Reproduce, word for word, the passage of the Judith W. Constans obituary between "Strangers to Us" and "invitation-only writing camp.", inclusive.

» **Page excerpt**

○ ○ ○ ○ ○ ○ ○

Strangers to Us All
Lawyers and Poetry

Judith W. Constans

(1942-2000)
Washington

The Seattle Times, April 28, 2000, Obituary (by Carole Beers), p. B6:

Judith W. Constans was a skilled Seattle attorney who represented insured parties and insurance companies in civil cases.

But she was also a poet and a short-story writer who dreamed of being published. The Edmonds woman took workshops, attended conferences and spent a week at Whidbey Island's Hedgebrook Farm, an invitation-only writing camp.

She submitted work to publishers, only to receive rejection slips.

"She hoped to be a full-time writer when she retired," said her son Patrick Constans of Seattle. "But she didn't get the chance."

Ms. Constans died Sunday (April 23) of cancer, six days after her 58th birthday.

"The family gathered in her hospital room for a party," her son said. "She really enjoyed it. Her favorite gifts were always books."

According to a partner at Merrick Hofstedt & Lindsey, where Ms. Constans had worked since 1987, she brought joy to colleagues.

"She was good at her work, and her talent for writing crossed over into her legal writing," said Sid Snyder Jr. "But I think the rest of her life was more interesting. She had lived in Mexico, Guam and South America."

Born in Jacksonville, Fla., Ms. Constans lived in many places growing up; her adoptive father was in the service. She graduated from Wenatchee High School.

She earned a bachelor's degree at the University of the Americas in Mexico City, where she worked as an artist and mounted solo gallery shows.

Her early marriage to a Sears executive took her to countries throughout North and South America.

Ms. Constans moved to Seattle in 1984. She earned a law degree at the University of Washington in 1987 and joined the Merrick firm.

At the UW she was notes-and-comments editor of the Washington Law Review, and she wrote "The Environmental Right to Habitat Protection" for the publication.

She practiced law and honed her writing.

This year, her argument that Gerard Manley Hopkins' "Pied Beauty" should be included in the book, "Americans' Favorite Poems," was featured along with the poem in the anthology.

Her revealing comment, in part: "Oddly, I am not at all religious--and this is a praise poem--yet I can't help but share the poet's reverence for specific, wondrous details of the world around us."

Also surviving are her second husband, Richard Ruby, to whom she was married 13 years; children Michael Constans of Seattle and Katie Constans of Edmonds; mother, Loine Wickens, Wenatchee; father, Edward Boner, Fernandina Beach, Fla.; and brothers Jeff Wickens of Wenatchee and Edward Boner of Fernandina Beach.

○ ○ ○ ○ ○ ○ ○

(Data records)
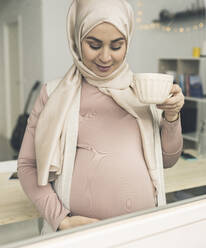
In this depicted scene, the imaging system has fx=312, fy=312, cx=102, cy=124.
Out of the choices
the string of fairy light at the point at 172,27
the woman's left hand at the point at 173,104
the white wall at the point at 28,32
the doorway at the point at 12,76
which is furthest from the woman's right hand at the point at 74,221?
the doorway at the point at 12,76

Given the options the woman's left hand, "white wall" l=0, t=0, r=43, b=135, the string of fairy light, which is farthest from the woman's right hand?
"white wall" l=0, t=0, r=43, b=135

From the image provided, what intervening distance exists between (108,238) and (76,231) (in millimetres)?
62

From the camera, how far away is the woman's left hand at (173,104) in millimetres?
572

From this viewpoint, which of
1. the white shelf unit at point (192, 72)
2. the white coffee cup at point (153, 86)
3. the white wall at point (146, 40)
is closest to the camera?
the white coffee cup at point (153, 86)

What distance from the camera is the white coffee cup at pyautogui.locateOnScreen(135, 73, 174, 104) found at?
53 centimetres

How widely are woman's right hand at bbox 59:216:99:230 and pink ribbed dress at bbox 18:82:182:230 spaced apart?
0.05 ft

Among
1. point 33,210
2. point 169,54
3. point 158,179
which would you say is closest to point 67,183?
point 33,210

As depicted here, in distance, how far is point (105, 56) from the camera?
58 cm

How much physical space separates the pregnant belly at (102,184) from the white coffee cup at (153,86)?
5.5 inches

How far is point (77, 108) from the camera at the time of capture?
623 mm

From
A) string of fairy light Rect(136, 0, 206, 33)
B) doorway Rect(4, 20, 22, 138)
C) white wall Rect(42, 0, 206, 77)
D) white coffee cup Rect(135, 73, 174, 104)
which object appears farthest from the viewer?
doorway Rect(4, 20, 22, 138)

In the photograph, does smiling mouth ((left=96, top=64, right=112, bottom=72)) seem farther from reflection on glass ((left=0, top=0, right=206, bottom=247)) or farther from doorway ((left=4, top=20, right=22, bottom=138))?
doorway ((left=4, top=20, right=22, bottom=138))

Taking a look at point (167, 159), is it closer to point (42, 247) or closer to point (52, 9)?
point (42, 247)

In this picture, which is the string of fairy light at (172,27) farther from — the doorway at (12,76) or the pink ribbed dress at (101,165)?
the doorway at (12,76)
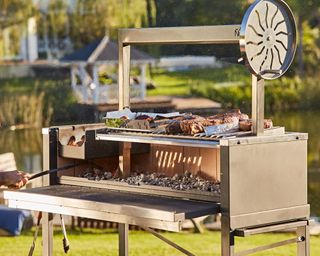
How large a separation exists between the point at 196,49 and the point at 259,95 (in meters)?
6.20

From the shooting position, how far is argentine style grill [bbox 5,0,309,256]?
456 cm

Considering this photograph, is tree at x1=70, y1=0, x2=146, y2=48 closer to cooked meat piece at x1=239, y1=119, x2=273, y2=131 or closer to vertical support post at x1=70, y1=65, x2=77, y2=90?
vertical support post at x1=70, y1=65, x2=77, y2=90

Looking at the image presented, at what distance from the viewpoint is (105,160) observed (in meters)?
5.65

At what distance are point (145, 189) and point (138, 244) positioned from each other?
3161 mm

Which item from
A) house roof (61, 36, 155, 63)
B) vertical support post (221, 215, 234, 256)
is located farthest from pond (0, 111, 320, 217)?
vertical support post (221, 215, 234, 256)

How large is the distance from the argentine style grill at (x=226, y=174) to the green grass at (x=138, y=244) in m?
2.28

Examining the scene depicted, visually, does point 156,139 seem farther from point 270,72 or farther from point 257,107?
point 270,72

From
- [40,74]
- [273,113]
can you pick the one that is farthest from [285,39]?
[40,74]

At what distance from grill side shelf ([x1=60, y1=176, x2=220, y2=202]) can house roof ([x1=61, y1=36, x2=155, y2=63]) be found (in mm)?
6589

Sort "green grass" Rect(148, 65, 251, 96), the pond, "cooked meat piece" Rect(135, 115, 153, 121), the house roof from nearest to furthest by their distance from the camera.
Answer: "cooked meat piece" Rect(135, 115, 153, 121), "green grass" Rect(148, 65, 251, 96), the pond, the house roof

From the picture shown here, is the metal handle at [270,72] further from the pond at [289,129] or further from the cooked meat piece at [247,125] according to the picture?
the pond at [289,129]

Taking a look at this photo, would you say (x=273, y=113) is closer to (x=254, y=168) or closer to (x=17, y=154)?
(x=17, y=154)

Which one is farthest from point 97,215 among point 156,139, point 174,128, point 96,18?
point 96,18

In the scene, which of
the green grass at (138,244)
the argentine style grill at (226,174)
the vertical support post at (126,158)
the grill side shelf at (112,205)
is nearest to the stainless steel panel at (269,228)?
the argentine style grill at (226,174)
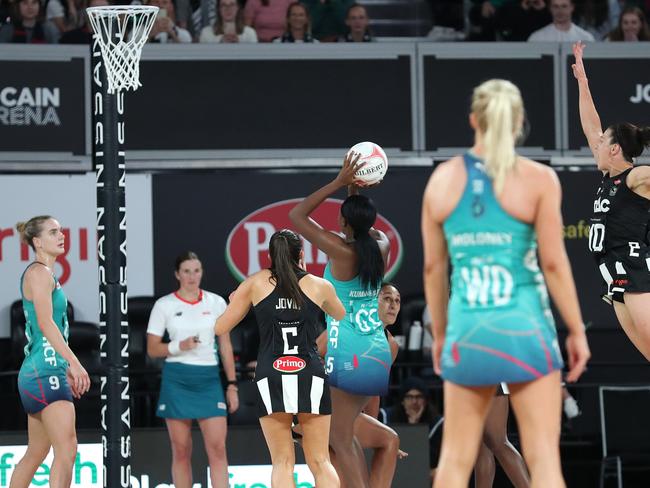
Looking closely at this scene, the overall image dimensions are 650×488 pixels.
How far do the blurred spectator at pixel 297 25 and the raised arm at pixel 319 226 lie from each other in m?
5.70

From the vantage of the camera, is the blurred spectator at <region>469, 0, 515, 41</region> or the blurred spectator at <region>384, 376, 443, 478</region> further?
the blurred spectator at <region>469, 0, 515, 41</region>

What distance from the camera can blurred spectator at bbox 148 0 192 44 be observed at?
13.0 metres

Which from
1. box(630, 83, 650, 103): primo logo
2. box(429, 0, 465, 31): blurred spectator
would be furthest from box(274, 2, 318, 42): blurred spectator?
box(630, 83, 650, 103): primo logo

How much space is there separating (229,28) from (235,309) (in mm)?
6314

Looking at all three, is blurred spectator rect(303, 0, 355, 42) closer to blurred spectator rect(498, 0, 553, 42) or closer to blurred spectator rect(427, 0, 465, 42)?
blurred spectator rect(427, 0, 465, 42)

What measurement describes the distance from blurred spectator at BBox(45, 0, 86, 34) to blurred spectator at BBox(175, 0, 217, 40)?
3.27 ft

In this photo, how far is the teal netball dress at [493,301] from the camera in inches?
204

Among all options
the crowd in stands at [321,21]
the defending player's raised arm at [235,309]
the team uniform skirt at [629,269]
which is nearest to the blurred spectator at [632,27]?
the crowd in stands at [321,21]

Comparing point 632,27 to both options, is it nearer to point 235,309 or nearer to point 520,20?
point 520,20

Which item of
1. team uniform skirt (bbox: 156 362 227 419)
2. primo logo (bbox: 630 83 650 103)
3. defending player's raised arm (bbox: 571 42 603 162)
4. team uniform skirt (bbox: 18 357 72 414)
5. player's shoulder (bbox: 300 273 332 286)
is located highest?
primo logo (bbox: 630 83 650 103)

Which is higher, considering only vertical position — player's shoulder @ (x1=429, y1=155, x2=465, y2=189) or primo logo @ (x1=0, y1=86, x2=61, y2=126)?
primo logo @ (x1=0, y1=86, x2=61, y2=126)

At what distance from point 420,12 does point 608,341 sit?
393cm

○ ○ ○ ○ ○ ○ ○

» **Response to this task**
Strangers to Us All
Lawyers and Poetry

Judith W. Constans

(1942-2000)
Washington

The Seattle Times, April 28, 2000, Obituary (by Carole Beers), p. B6:

Judith W. Constans was a skilled Seattle attorney who represented insured parties and insurance companies in civil cases.

But she was also a poet and a short-story writer who dreamed of being published. The Edmonds woman took workshops, attended conferences and spent a week at Whidbey Island's Hedgebrook Farm, an invitation-only writing camp.